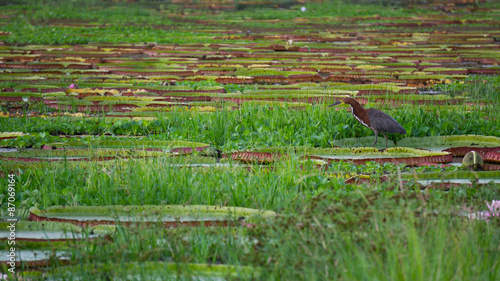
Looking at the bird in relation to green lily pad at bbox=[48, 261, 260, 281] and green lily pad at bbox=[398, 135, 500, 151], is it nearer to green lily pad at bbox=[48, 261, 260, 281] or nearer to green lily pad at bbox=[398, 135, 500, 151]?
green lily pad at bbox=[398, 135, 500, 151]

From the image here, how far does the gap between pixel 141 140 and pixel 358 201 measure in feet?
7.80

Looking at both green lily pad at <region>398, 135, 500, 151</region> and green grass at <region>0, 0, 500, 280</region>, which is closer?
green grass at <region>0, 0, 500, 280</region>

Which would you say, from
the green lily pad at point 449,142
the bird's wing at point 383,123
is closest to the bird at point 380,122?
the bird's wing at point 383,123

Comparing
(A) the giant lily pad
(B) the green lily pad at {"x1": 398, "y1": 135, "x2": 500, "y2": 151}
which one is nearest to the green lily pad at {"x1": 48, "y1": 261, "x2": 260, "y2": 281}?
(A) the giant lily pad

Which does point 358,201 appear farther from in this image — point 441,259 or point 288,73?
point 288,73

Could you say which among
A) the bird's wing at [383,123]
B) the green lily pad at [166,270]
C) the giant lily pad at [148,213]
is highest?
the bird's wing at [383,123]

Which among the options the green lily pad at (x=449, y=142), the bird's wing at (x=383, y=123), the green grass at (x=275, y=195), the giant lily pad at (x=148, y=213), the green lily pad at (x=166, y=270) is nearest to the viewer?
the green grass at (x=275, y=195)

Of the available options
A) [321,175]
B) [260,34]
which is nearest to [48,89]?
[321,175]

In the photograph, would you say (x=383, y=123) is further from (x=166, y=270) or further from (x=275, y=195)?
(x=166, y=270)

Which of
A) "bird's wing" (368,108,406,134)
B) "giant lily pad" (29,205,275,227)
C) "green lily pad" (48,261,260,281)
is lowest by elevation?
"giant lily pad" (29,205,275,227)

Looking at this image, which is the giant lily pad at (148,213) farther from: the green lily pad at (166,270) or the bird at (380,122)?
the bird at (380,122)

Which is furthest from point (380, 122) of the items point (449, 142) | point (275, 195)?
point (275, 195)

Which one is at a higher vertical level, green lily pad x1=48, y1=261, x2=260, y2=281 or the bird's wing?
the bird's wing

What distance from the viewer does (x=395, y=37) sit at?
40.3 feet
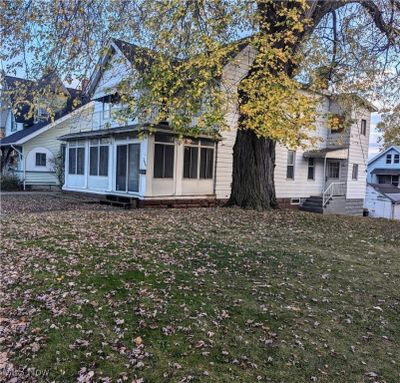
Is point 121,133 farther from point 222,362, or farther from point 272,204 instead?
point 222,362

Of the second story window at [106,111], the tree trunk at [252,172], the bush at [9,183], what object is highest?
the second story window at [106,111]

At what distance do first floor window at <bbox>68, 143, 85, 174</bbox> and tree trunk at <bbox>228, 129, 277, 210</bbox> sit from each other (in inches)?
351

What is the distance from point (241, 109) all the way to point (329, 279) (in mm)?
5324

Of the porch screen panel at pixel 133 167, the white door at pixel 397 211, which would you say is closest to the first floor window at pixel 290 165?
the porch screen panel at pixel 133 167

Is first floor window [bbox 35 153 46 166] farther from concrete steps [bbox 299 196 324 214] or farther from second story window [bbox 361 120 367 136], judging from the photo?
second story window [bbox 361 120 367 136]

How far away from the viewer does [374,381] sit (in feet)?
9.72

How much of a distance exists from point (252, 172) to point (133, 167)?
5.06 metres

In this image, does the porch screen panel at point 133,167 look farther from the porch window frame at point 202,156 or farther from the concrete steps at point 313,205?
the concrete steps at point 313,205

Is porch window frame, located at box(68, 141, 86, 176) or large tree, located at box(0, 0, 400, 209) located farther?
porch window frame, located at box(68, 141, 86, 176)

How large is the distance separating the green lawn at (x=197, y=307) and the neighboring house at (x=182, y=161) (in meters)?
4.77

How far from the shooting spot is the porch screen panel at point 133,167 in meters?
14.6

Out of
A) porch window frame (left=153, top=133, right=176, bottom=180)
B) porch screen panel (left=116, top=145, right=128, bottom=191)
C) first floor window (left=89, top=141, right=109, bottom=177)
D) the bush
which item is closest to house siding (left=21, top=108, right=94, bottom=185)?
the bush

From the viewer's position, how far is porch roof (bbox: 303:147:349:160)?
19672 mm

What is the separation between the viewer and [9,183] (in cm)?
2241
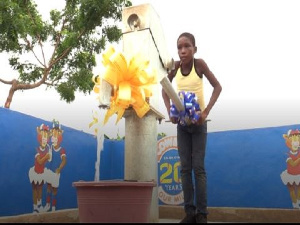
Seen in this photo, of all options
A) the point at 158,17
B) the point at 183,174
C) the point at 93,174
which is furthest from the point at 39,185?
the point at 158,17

——

▶ EXERCISE PROMPT: Rewrite all of the data above with every "nearest" changed to "closest", keeping everything else the same. Leave the pictures out of your answer.

▶ CORRECT ANSWER:
Looking at the bird in relation to green lily pad at bbox=[48, 261, 260, 281] and green lily pad at bbox=[398, 135, 500, 151], is it nearer to green lily pad at bbox=[48, 261, 260, 281] or nearer to green lily pad at bbox=[398, 135, 500, 151]?
green lily pad at bbox=[398, 135, 500, 151]

From the image here, how far does the gap between pixel 141 140 and pixel 358 201 measure in feet?
7.80

Looking at both green lily pad at <region>398, 135, 500, 151</region> and green grass at <region>0, 0, 500, 280</region>, which is closer?
green grass at <region>0, 0, 500, 280</region>

Which would you say, from
the green lily pad at point 449,142
the bird's wing at point 383,123
is closest to the bird at point 380,122?
the bird's wing at point 383,123

Comparing
(A) the giant lily pad
(B) the green lily pad at {"x1": 398, "y1": 135, "x2": 500, "y2": 151}
which one is closest to the green lily pad at {"x1": 48, "y1": 261, "x2": 260, "y2": 281}?
(A) the giant lily pad

Which does point 358,201 appear farther from in this image — point 441,259 or point 288,73?
point 288,73

Could you say which among
A) the bird's wing at [383,123]
B) the green lily pad at [166,270]
C) the giant lily pad at [148,213]
is highest?
the bird's wing at [383,123]

Which among the options the green lily pad at (x=449, y=142), the bird's wing at (x=383, y=123), the green grass at (x=275, y=195), the giant lily pad at (x=148, y=213), the green lily pad at (x=166, y=270) is closest to the viewer?
the green grass at (x=275, y=195)

Of the available options
A) [321,175]
B) [260,34]
which is closest to [48,89]?
[321,175]

In the photograph, would you say (x=383, y=123) is further from (x=166, y=270) or further from (x=275, y=195)?
(x=166, y=270)

Which of
A) "bird's wing" (368,108,406,134)
B) "giant lily pad" (29,205,275,227)
C) "green lily pad" (48,261,260,281)
is lowest by elevation?
"giant lily pad" (29,205,275,227)

Looking at this image, which is the giant lily pad at (148,213) farther from: the green lily pad at (166,270) or the bird at (380,122)?
the bird at (380,122)

Which is furthest from point (380, 122) of the items point (449, 142) | point (275, 195)?
point (275, 195)

Which one is at a higher vertical level, green lily pad x1=48, y1=261, x2=260, y2=281 or the bird's wing?
the bird's wing

What distance from the viewer does (x=395, y=37) sit at?
40.3 feet
Is point 121,133 farther from point 222,362, or farther from point 272,204 instead?
point 222,362

Of the second story window at [106,111], the tree trunk at [252,172], the bush at [9,183], what object is highest?
the second story window at [106,111]

At what distance do first floor window at <bbox>68, 143, 85, 174</bbox> and tree trunk at <bbox>228, 129, 277, 210</bbox> sit from each other (in inches)?
351

What is the distance from point (241, 109) all the way to point (329, 279) (in mm)?
5324

Of the porch screen panel at pixel 133 167, the white door at pixel 397 211, which would you say is closest to the first floor window at pixel 290 165?
the porch screen panel at pixel 133 167

Is first floor window [bbox 35 153 46 166] farther from concrete steps [bbox 299 196 324 214] or farther from second story window [bbox 361 120 367 136], judging from the photo?
second story window [bbox 361 120 367 136]

How far away from the viewer does [374,381] sit (in feet)?
9.72

How much of a distance exists from point (252, 172) to point (133, 167)?
5.06 metres

In this image, does the porch screen panel at point 133,167 look farther from the porch window frame at point 202,156 or farther from the concrete steps at point 313,205?
the concrete steps at point 313,205

Is porch window frame, located at box(68, 141, 86, 176) or large tree, located at box(0, 0, 400, 209) located farther?
porch window frame, located at box(68, 141, 86, 176)

How large is the distance separating the green lawn at (x=197, y=307) and the neighboring house at (x=182, y=161) (in meters)?
4.77

How far from the shooting spot is the porch screen panel at point 133,167 in meters?
14.6

Out of
A) porch window frame (left=153, top=133, right=176, bottom=180)
B) porch screen panel (left=116, top=145, right=128, bottom=191)
C) first floor window (left=89, top=141, right=109, bottom=177)
D) the bush
which item is closest to house siding (left=21, top=108, right=94, bottom=185)?
the bush

From the viewer's position, how far is porch roof (bbox: 303:147:349:160)?
19672 mm

What is the separation between the viewer and [9,183] (in cm)?
2241
Seen in this photo, of all options
A) the point at 158,17
B) the point at 183,174
C) the point at 93,174
which is furthest from the point at 39,185?
the point at 158,17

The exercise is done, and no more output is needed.